_TRECHO SELECIONADO_.
:::

Eu não tive contato com o cinema de Jabor, eu posso mais falar do Jabor ensaísta, este sim eu li muito quando era estudante da Faculdade de Comunicação da Universidade Federal da Bahia.
Ele, que havia sido esquerdista nos seus tempos estudantis, passou a ser um dos opositores do governo Lula e, inicialmente, defensor do golpe político contra Dilma Rousseff, do qual depois se arrependeu.
Nos últimos tempos, ele foi um crítico do governo Bolsonaro, e havia admitido que as manifestações do "Fora Dilma" eram feitos por gente rica, não por aqueles que não aceitavam aumento de R$ 0,20 nas tarifas de ônibus.
O aparente direitismo de Jabor eu considero que deve ser algo semelhante com o que ocorreu com Lobão.
É uma combinação de ressentimento e saudosismo, pelas perdas de dois grandes amigos e de personalidades marcantes.
Arnaldo Jabor perdeu Glauber Rocha e Nelson Rodrigues, assim como Lobão perdeu Júlio Barroso e Cazuza.
Talvez por comparar as personalidades dos falecidos com o "espírito do tempo" do presente, os dois passassem a sentir um desgosto com as convencões do momento, sempre voltadas para a complacência com os retrocessos dos últimos tempos.
E hoje, com Lula de mãos dadas com o tucanato "histórico", estamos repensando o antipetismo que havia sido irracional há cerca de uma década. Será que os opositores de Lula têm razão? Ou será que o Lula virou antítese de si mesmo, traidor de suas próprias raízes trabalhistas?
Até quando fala em combater a fome e promover o emprego, Lula mais parece um paternalista, como se ele estivesse se esquecido de sua origem como torneiro mecânico. Sua disposição em "dialogar" com a direita moderada sinaliza esse triste desfecho da carreira de Lula.
Em que pese Jabor ter desagradado em muitas opiniões, ele exercia, nos anos 1990, o senso crítico que era discriminado pelos meios acadêmicos, cada vez mais fazendo de mestrandos e doutorandos um bando de flanelinhas intelectuais, "passando o pano" em problemas cotidianos.
E ver que estão desaparecendo personalidades que tocam os dedos nas feridas desse Brasil é assustador, ainda mais tendo aqui uma classe média é careta, atrasada, narcisista e idiotizada que fica se achando o tempo inteiro.

:::

_DADOS EXTRAÍDOS_.
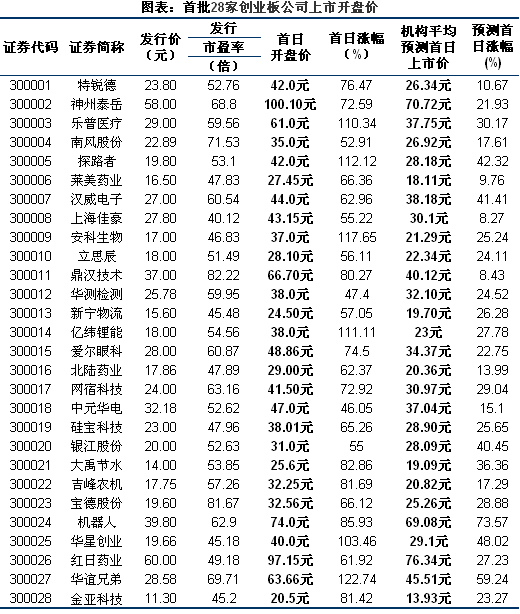 图表：首批28家创业板公司上市开盘价

| 证券代码 | 证券简称 | 发行价（元） | 发行市盈率（倍） | 首日开盘价 | 首日涨幅（%） | 机构平均预测首日上市价 | 预测首日涨幅(%) |
|---|---|---|---|---|---|---|---|
| 300001 | 特锐德 | 23.80 | 52.76 | 42.0元 | 76.47 | 26.34元 | 10.67 |
| 300002 | 神州泰岳 | 58.00 | 68.8 | 100.10元 | 72.59 | 70.72元 | 21.93 |
| 300003 | 乐普医疗 | 29.00 | 59.56 | 61.0元 | 110.34 | 37.75元 | 30.17 |
| 300004 | 南风股份 | 22.89 | 71.53 | 35.0元 | 52.91 | 26.92元 | 17.61 |
| 300005 | 探路者 | 19.80 | 53.1 | 42.0元 | 112.12 | 28.18元 | 42.32 |
| 300006 | 莱美药业 | 16.50 | 47.83 | 27.45元 | 66.36 | 18.11元 | 9.76 |
| 300007 | 汉威电子 | 27.00 | 60.54 | 44.0元 | 62.96 | 38.18元 | 41.41 |
| 300008 | 上海佳豪 | 27.80 | 40.12 | 43.15元 | 55.22 | 30.1元 | 8.27 |
| 300009 | 安科生物 | 17.00 | 46.83 | 37.0元 | 117.65 | 21.29元 | 25.24 |
| 300010 | 立思辰 | 18.00 | 51.49 | 28.10元 | 56.11 | 22.34元 | 24.11 |
| 300011 | 鼎汉技术 | 37.00 | 82.22 | 66.70元 | 80.27 | 40.12元 | 8.43 |
| 300012 | 华测检测 | 25.78 | 59.95 | 38.0元 | 47.4 | 32.10元 | 24.52 |
| 300013 | 新宁物流 | 15.60 | 45.48 | 24.50元 | 57.05 | 19.70元 | 26.28 |
| 300014 | 亿纬锂能 | 18.00 | 54.56 | 38.0元 | 111.11 | 23元 | 27.78 |
| 300015 | 爱尔眼科 | 28.00 | 60.87 | 48.86元 | 74.5 | 34.37元 | 22.75 |
| 300016 | 北陆药业 | 17.86 | 47.89 | 29.00元 | 62.37 | 20.36元 | 13.99 |
| 300017 | 网宿科技 | 24.00 | 63.16 | 41.50元 | 72.92 | 30.97元 | 29.04 |
| 300018 | 中元华电 | 32.18 | 52.62 | 47.0元 | 46.05 | 37.04元 | 15.1 |
| 300019 | 硅宝科技 | 23.00 | 47.96 | 38.01元 | 65.26 | 28.90元 | 25.65 |
| 300020 | 银江股份 | 20.00 | 52.63 | 31.0元 | 55 | 28.09元 | 40.45 |
| 300021 | 大禹节水 | 14.00 | 53.85 | 25.6元 | 82.86 | 19.09元 | 36.36 |
| 300022 | 吉峰农机 | 17.75 | 57.26 | 32.25元 | 81.69 | 20.82元 | 17.29 |
| 300023 | 宝德股份 | 19.60 | 81.67 | 32.56元 | 66.12 | 25.26元 | 28.88 |
| 300024 | 机器人 | 39.80 | 62.9 | 74.0元 | 85.93 | 69.08元 | 73.57 |
| 300025 | 华星创业 | 19.66 | 45.18 | 40.0元 | 103.46 | 29.1元 | 48.02 |
| 300026 | 红日药业 | 60.00 | 49.18 | 97.15元 | 61.92 | 76.34元 | 27.23 |
| 300027 | 华谊兄弟 | 28.58 | 69.71 | 63.66元 | 122.74 | 45.51元 | 59.24 |
| 300028 | 金亚科技 | 11.30 | 45.2 | 20.5元 | 81.42 | 13.93元 | 23.27 |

:::

Pode transcrever fielmente, do trecho sobre Arnaldo Jabor, tudo o que vai de "Nos últimos tempos, ele" até "ocorreu com Lobão."?

_RESPOSTA DA TAREFA_.
Nos últimos tempos, ele foi um crítico do governo Bolsonaro, e havia admitido que as manifestações do "Fora Dilma" eram feitos por gente rica, não por aqueles que não aceitavam aumento de R$ 0,20 nas tarifas de ônibus.
O aparente direitismo de Jabor eu considero que deve ser algo semelhante com o que ocorreu com Lobão.